Using Ollama Run GGUF models
Ollama supports importing GGUF models in the Modelfile, for example, suppose you have downloaded a mistral-7b-instruct-v0.1.Q4_K_M.gguf from Mistral-7B-Instruct-v0.1-GGUF, then you can create a file named Modelfile:
FROM ./mistral-7b-instruct-v0.1.Q4_K_M.gguf
TEMPLATE [INST] {{ .Prompt }} [/INST]
PARAMETER num_predict 64
Then you can create the model in Ollama by ollama create example -f Modelfile and use ollama run to run the model directly on console.
- 
For Linux users:
export no_proxy=localhost,127.0.0.1 ./ollama create example -f Modelfile ./ollama run example - 
For Windows users:
Please run the following command in Miniforge Prompt.
set no_proxy=localhost,127.0.0.1 ollama create example -f Modelfile ollama run example 
An example process of interacting with model with ollama run example looks like the following:
Troubleshooting
Unable to run the initialization script
If you are unable to run init-ollama.bat, please make sure you have installed ipex-llm[cpp] in your conda environment. If you have installed it, please check if you have activated the correct conda environment. Also, if you are using Windows, please make sure you have run the script with administrator privilege in prompt terminal.

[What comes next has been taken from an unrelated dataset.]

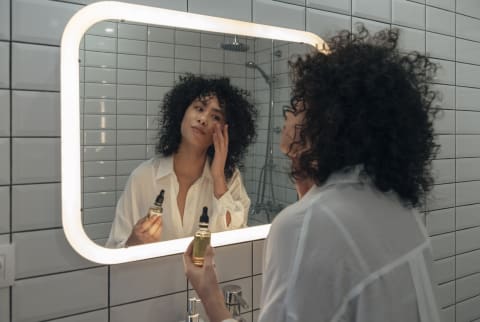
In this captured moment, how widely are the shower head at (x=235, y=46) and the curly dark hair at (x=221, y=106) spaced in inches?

Why model is always loaded again after several minutes
Ollama will unload model from gpu memory in every 5 minutes as default. For latest version of ollama, you could set OLLAMA_KEEP_ALIVE=-1 to keep the model loaded in memory. Reference issue: https://github.com/intel-analytics/ipex-llm/issues/11608
exit status 0xc0000135 error when executing  ollama serve
When executing ollama serve, if you meet llama runner process has terminated: exit status 0xc0000135 on Windows or you meet ollama_llama_server: error while loading shared libraries: libmkl_core.so.2: cannot open shared object file on Linux, this is most likely caused by the lack of sycl dependency. Please check:
- if you have installed conda and if you are in the right conda environment which has pip installed oneapi dependencies on Windows
 - if you have executed 
source /opt/intel/oneapi/setvars.shon Linux 
Program hang during initial model loading stage
When launching ollama serve for the first time on Windows, it may get stuck during the model loading phase. If you notice that the program is hanging for a long time during the first run, you can manually input a space or other characters on the server side to ensure the program is running.
How to distinguish the community version of Ollama from the ipex-llm version of Ollama
In the server log of community version of Ollama, you may see source=payload_common.go:139 msg="Dynamic LLM libraries [rocm_v60000 cpu_avx2 cuda_v11 cpu cpu_avx]".
But in the server log of ipex-llm version of Ollama, you should only see source=payload.go:44 msg="Dynamic LLM libraries [cpu cpu_avx cpu_avx2]".
Ollama hang when multiple different questions is asked or context is long
If you find ollama hang when multiple different questions is asked or context is long, and you see update_slots : failed to free spaces in the KV cache in the server log, this could be because that sometimes the LLM context is larger than the default n_ctx value, you may increase the n_ctx and try it again.